-------- RECORDS TO PROCESS --------

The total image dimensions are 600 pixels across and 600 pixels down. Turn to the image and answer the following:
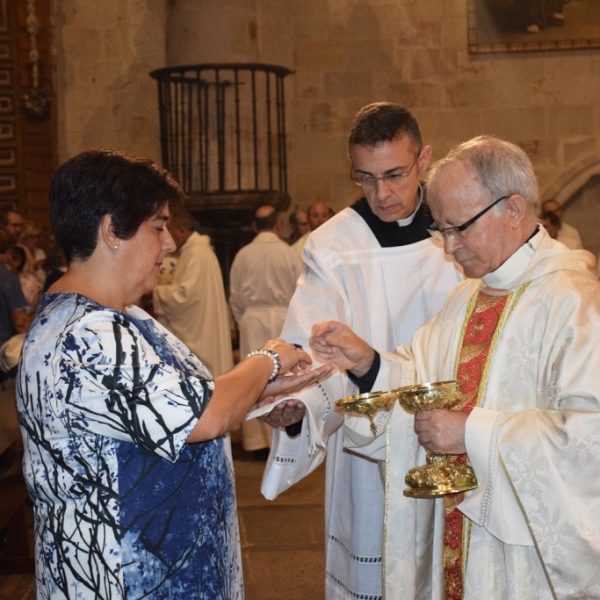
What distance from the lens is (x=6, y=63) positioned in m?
10.9

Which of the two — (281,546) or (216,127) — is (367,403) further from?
(216,127)

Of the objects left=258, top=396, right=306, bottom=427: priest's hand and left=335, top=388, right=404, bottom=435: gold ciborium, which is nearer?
left=335, top=388, right=404, bottom=435: gold ciborium

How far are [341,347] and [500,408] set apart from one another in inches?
19.8

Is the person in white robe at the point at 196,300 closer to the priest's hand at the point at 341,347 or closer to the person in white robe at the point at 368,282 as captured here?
the person in white robe at the point at 368,282

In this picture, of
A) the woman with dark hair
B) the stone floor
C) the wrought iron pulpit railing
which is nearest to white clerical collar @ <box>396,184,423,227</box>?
the woman with dark hair

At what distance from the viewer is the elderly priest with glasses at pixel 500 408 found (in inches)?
95.7

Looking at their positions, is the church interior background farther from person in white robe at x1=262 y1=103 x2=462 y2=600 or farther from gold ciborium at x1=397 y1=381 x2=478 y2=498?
gold ciborium at x1=397 y1=381 x2=478 y2=498

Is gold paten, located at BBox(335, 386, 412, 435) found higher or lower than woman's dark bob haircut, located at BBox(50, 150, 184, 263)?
lower

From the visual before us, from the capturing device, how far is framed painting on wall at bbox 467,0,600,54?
419 inches

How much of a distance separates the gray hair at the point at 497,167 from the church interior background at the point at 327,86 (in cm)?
810

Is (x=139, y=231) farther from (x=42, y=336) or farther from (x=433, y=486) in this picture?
(x=433, y=486)

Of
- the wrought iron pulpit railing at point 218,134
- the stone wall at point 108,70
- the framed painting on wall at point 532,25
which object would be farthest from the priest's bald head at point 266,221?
the framed painting on wall at point 532,25

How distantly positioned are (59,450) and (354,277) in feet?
4.82

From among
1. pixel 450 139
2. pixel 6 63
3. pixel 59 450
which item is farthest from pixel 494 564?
pixel 6 63
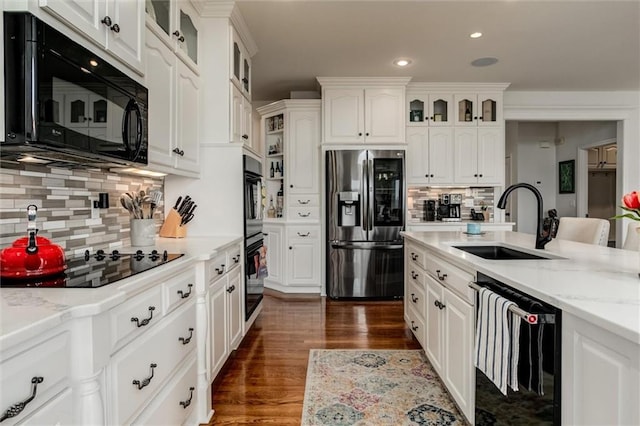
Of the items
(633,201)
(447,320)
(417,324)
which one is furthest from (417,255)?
(633,201)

--------

> _INSTRUCTION_:
Can you extract every line of the listing above word for word, leaving the pictures out?

> _WRITTEN SOLUTION_:
The total image dimensions are 600 pixels across and 600 pixels down. Turn to the image and answer the following:
What distance from the lens is (x=6, y=63) positioned in m?
10.9

Which of the two — (281,546) or (216,127) — is (367,403) further from?
(216,127)

Of the objects left=258, top=396, right=306, bottom=427: priest's hand and left=335, top=388, right=404, bottom=435: gold ciborium, which is nearer?
left=335, top=388, right=404, bottom=435: gold ciborium

How far are [341,347] and [500,408] set apart from one another in inches?
19.8

Is the person in white robe at the point at 196,300 closer to the priest's hand at the point at 341,347 or closer to the person in white robe at the point at 368,282 as captured here?
the person in white robe at the point at 368,282

In this picture, of
A) the woman with dark hair
B) the stone floor
C) the wrought iron pulpit railing
which is nearest to white clerical collar @ <box>396,184,423,227</box>?
the woman with dark hair

At what distance from the viewer is the elderly priest with glasses at pixel 500 408 found (in inches)?
95.7

Looking at their positions, is the church interior background farther from person in white robe at x1=262 y1=103 x2=462 y2=600 or farther from gold ciborium at x1=397 y1=381 x2=478 y2=498?
gold ciborium at x1=397 y1=381 x2=478 y2=498

Is gold paten, located at BBox(335, 386, 412, 435) found higher or lower than woman's dark bob haircut, located at BBox(50, 150, 184, 263)?
lower

From the visual before us, from the capturing device, how far is framed painting on wall at bbox 467,0,600,54?
419 inches

How much of a distance separates the gray hair at the point at 497,167 from the church interior background at the point at 327,86 (in cm)?
810

Is (x=139, y=231) farther from (x=42, y=336) or farther from (x=433, y=486) in this picture?
(x=433, y=486)

Of
- the wrought iron pulpit railing at point 218,134
- the stone wall at point 108,70
- the framed painting on wall at point 532,25
which object would be farthest from the priest's bald head at point 266,221?
the framed painting on wall at point 532,25

How distantly positioned are (59,450) and (354,277) in feet?
4.82

From among
1. pixel 450 139
2. pixel 6 63
3. pixel 59 450
which item is farthest from pixel 494 564?
pixel 6 63
Of the items
(633,201)
(447,320)
(417,324)
which one is furthest from (417,255)?
(633,201)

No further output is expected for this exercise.